Intel has set up an even of their own, set for March 30, where they plan to reveal their full plans for everything Intel Arc and more, meaning that they are about to enter the GPU market in a much more serious way than any of their previous ‘integrated’ offerings, kicking off with the laptop segment of the market, before eventually reaching out into the desktop market to get themselves in contention with the likes of Nvidia and AMD, as the industry begins to crawl out of the stock crisis and global semiconductor shortage, and back to relative normalcy in the coming months.

Leaked Dell laptop shows off Arc A30M Pro GPU

Notorious Twitter leak fiend @9550pro got their hands on what appears to be a product sheet for an upcoming Dell Laptop, the Precision 5470, which is due to come equipped with a 12th-generation Intel processor, and Windows 11, but has a trick up its sleeve under its configurable GPU options.

On the full image, you can see the option to upgrade the laptop over to one of two discrete graphics options, an RTX A1000 workstation chip, or the Intel Arc A30M Pro, which is currently listed as ‘coming soon’. An additional leaked slide also shows that it will possess 4GB of VRAM, in addition to a total TGP of 35W, which would make it a relatively reasonable machine.

The Arc A30M Pro looks to be one of the entry SKUs in the lineup, so don’t expect blistering performance out of the chip, that’d going to be reserved for the higher-end models that we’ll ultimately see turn up in high-end gaming laptops.

GPU pricing gets lower: can Intel still compete?

We know about GPU pricing getting slightly cheaper, meaning that we’re going to be able to get the best graphics cards getting cheaper, and this is reflected in the evidence that graphics cards are crawling back to their intended MSRP pricing, and we’ve observed this over the past few months.
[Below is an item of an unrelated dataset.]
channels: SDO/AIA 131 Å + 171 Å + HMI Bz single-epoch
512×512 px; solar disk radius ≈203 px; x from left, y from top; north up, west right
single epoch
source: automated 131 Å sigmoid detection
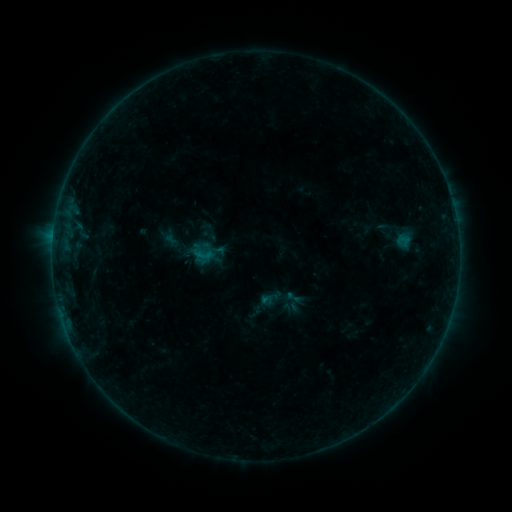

Additionally, our sources at WePC indicate that there are further announcements to be made directly from companies that graphics card pricing is going to fall off of a cliff.

The really prescient question is, is Intel still able to compete in a market that’s already gotten back up on its feet? We won’t know the answer until the cards are formally announced, with discrete pricing of the GPUs seemingly under wraps until later in the year, after their laptop cards have been announced. This is a sound strategy for Intel, who is staggering out the releases in order to align their flagship releases with the likes of AMD and Nvidia, presumably to hit after Computex 2021.

It’s an incredibly exciting time to follow the industry, and we can’t wait to see what else companies like Intel have cooked up behind closed doors.